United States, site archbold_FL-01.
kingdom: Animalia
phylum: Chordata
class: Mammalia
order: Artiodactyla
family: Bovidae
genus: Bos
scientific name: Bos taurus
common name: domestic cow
==
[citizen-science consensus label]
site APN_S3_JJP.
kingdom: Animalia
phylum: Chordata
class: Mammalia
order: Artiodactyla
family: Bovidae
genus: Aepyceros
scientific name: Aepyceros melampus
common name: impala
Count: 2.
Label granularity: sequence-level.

• Directions: The stretch of entries above that starts with the line containing "United States, site archbold_FL-01." and goes on through the line containing "common name: domestic cow" is to be transcribed exactly, and no other line is to be transcribed.

• Answer space:
United States, site archbold_FL-01.
kingdom: Animalia
phylum: Chordata
class: Mammalia
order: Artiodactyla
family: Bovidae
genus: Bos
scientific name: Bos taurus
common name: domestic cow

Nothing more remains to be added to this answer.